Solowey told TheBlaze Monday that she has germinated Methuselah with modern female date palms, but her real dream is to one day grow a female tree from ancient seeds to breed with Methuselah and hopefully discover the exact kind of dates eaten in ancient Judea.

The tree named Methuselah was sprouted from an ancient seed found near Masada. It could one day reveal one kind of food once eaten in ancient Judea. (Photo courtesy: Dr. Elaine Solowey, Arava Institute for Environmental Studies)

Solowey started her project by planting the ancient seeds in quarantine conditions and said she wasn’t even sure what all of them were. Those she thought might be for almond trees were not. The one that successfully sprouted was the date tree.

“I knew it was a date seed, but unfortunately I didn’t know if any would sprout,” Solowey said. “Some I didn’t recognize. … Some looked like almonds but they weren’t.”

The plant spent a long time in quarantine and three years ago was moved outside.

At more than 9-feet-tall, “he’s a big boy now,” Solowey told TheBlaze by phone.

She said she knows “his pollen is good” from the successfully pollination of a modern female tree.

“We have half of the way of reviving the Judean date, because we have the [ancient] male,” Solowey said.

Methuselah has flowers and offshoots, a few little male trees.

“We’re just trying to get him a girlfriend,” Solowey joked.

The hunt is now on near Masada for seeds for a female tree from the same era. The Dead Sea area possesses the conditions necessary to protect seeds from insects, radiation, and excessive humidity, which enhances the chance of finding a viable seed.

Methuselah’s seed was carbon dated to between 35 A.D. and 65 A.D.

Masada gained notoriety a short time later as the site of the 73-74 A.D. Roman siege of the Judean desert mountaintop fortress where Jewish families had taken refuge.
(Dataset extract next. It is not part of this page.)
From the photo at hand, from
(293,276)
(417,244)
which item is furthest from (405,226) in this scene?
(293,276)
The Jewish rebels famously chose to commit mass suicide rather than be killed or enslaved by the Romans.

“The Romans had nothing good to say about [the area] here, but liked the dates and used to buy them,” Solowey said.

Solowey said that Roman emperors ate the Judean variety dates which are believed to possess medicinal properties, another area of study that interests researchers.

“There is a legend that the way the dates got into Israel was that they came as seeds with the children of the exodus from Egypt,” Solowey said, though she noted that would be challenging to prove.

The research could have historical and agricultural implications beyond simply the impressive achievement of growing the ancient seed.

“I hope we plant an ancient grove of 100 percent ancient genome dates. Then we’ll really know what they ate in those days,” she said.

There may also be a contribution to modern agriculture as some of the ancient plants are believed to have “disease resistance and other qualities that could be useful.”

“Modern natural cloned dates are susceptible to disease,” she observed.

As for the Genesis-era character. Methuselah, the tree, is about twice as old genetically as the biblical Methuselah was.

“Maybe we should have called him Methusaleh times 2,” Solowey quipped.